Martin Lowson was born in Totteridge, Hertfordshire on 5 January 1938 and educated at King’s School, Worcester. He went on to study aeronautics and astronautics at the University of Southampton, obtaining a BSc (1960) followed by a PhD (1963). While still a postgraduate, he formed part of the team responsible for the world’s first authenticated instance of human-powered aircraft flight, using a system of pedals and chains to drive a propeller.
On completing his doctorate, Professor Lowson began a career in which he oscillated between universities and industry. He spent a year at the Institute of Sound and Vibration Research, where he produced a number of papers still regarded as fundamental to the theoretical understanding of noise generation, before moving to the US from 1964 to 1969 as head of applied physics at Wyle Laboratories in Huntsville, Alabama, which included work on the Saturn V rocket for the Apollo spaceflight programme.
In 1969, Professor Lowson returned to Britain and the academy as Rolls-Royce reader in fluid mechanics at Loughborough University, before being appointed chief scientist and later director of corporate development for Westland Helicopters in 1973. His final post came in 1986, as Sir George White professor of aerospace engineering at the University of Bristol, where he proved a highly effective administrator while undertaking an energetic and wide-ranging portfolio of research that continued long after he became emeritus in 2000.
Although his interests included topics such as the functions of birds’ feathers during different phases of flight, Professor Lowson became increasingly concerned with the issue of ground-based transport systems. In 1995, he set up a spin-off company, ULTRA, to develop his Personal Rapid Transit scheme. This system was awarded the contract to provide the transport for passengers to transfer from the car parks to Terminal 5 at Heathrow airport, which it is hoped will prove the first of many such projects.

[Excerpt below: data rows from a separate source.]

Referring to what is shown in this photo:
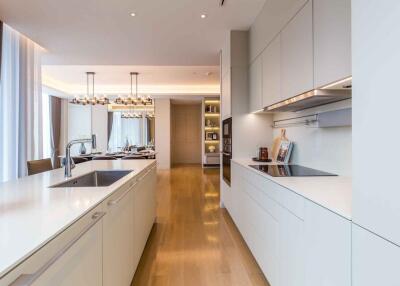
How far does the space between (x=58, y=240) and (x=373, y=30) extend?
51.1 inches

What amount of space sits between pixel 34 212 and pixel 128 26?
3.30m

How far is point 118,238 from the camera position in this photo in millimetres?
1584

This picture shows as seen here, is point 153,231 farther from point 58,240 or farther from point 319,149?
point 58,240

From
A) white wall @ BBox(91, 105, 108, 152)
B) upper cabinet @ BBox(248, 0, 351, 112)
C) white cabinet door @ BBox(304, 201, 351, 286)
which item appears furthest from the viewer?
white wall @ BBox(91, 105, 108, 152)

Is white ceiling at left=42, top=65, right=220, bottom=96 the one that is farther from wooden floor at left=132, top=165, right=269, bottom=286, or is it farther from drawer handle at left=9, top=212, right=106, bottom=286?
drawer handle at left=9, top=212, right=106, bottom=286

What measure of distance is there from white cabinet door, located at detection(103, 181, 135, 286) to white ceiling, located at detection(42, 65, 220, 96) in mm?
5289

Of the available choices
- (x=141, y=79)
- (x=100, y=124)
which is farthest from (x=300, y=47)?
(x=100, y=124)

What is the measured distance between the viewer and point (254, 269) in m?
2.26

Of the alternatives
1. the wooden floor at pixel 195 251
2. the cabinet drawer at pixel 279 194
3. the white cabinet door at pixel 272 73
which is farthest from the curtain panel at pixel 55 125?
the cabinet drawer at pixel 279 194

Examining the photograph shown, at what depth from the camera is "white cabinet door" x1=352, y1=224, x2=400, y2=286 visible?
0.76m

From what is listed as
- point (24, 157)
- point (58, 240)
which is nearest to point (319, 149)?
point (58, 240)

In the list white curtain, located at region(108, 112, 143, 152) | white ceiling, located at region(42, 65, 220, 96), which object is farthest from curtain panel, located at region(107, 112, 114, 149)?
white ceiling, located at region(42, 65, 220, 96)

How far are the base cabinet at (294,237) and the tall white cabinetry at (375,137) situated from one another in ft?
0.38

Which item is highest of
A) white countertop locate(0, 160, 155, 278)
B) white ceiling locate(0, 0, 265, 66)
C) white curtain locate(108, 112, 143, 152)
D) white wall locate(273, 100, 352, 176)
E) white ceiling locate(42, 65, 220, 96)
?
white ceiling locate(42, 65, 220, 96)
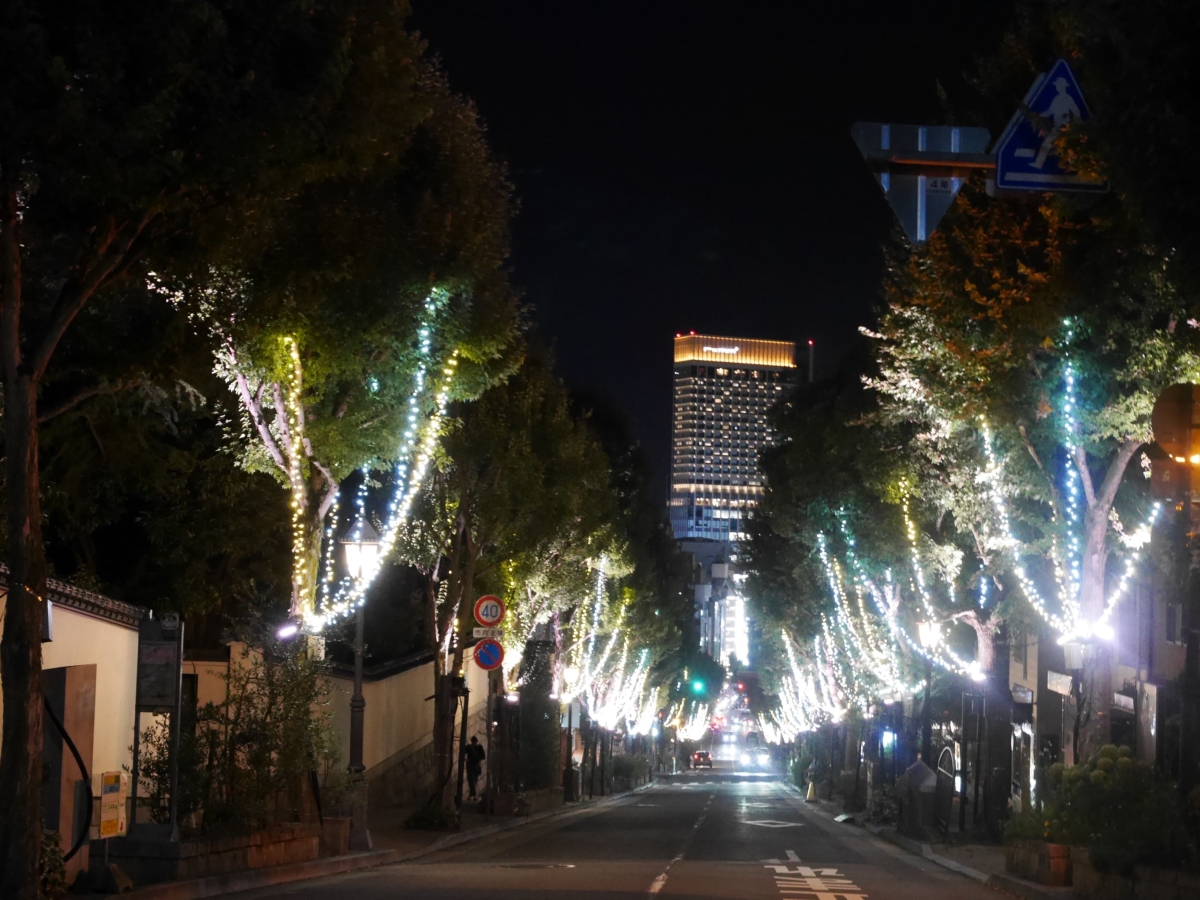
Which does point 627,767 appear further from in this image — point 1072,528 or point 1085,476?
point 1085,476

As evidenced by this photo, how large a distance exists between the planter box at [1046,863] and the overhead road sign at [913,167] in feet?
34.1

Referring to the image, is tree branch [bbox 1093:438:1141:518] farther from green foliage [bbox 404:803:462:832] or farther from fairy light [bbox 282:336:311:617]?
green foliage [bbox 404:803:462:832]

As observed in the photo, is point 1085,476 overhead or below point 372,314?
below

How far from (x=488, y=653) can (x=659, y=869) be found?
9.66 m

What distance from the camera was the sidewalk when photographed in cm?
1702

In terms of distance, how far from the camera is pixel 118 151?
37.2 feet

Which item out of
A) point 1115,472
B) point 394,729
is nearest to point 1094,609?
point 1115,472

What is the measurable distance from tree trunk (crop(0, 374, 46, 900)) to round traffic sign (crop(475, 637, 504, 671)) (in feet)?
50.6

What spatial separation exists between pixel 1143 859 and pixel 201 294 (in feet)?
37.1

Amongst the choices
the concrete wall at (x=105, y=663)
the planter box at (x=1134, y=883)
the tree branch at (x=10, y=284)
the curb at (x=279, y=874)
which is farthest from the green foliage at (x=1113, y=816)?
the tree branch at (x=10, y=284)

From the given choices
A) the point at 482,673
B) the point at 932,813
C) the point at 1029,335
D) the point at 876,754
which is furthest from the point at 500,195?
the point at 482,673

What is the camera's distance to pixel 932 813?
98.2 feet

Mark Lowenberg, reader in flight dynamics at Bristol, remembers Professor Lowson as someone who was “always very supportive of people and understood their diverse interests and ways of working. He was very optimistic and positive, always looking ahead rather than blaming people, and came up with new ideas in all sorts of fields, from composite materials to energy harvesting, even while developing a whole innovative approach to rapid transport.”
Professor Lowson died on 14 June and is survived by his wife Ann, a son and a daughter.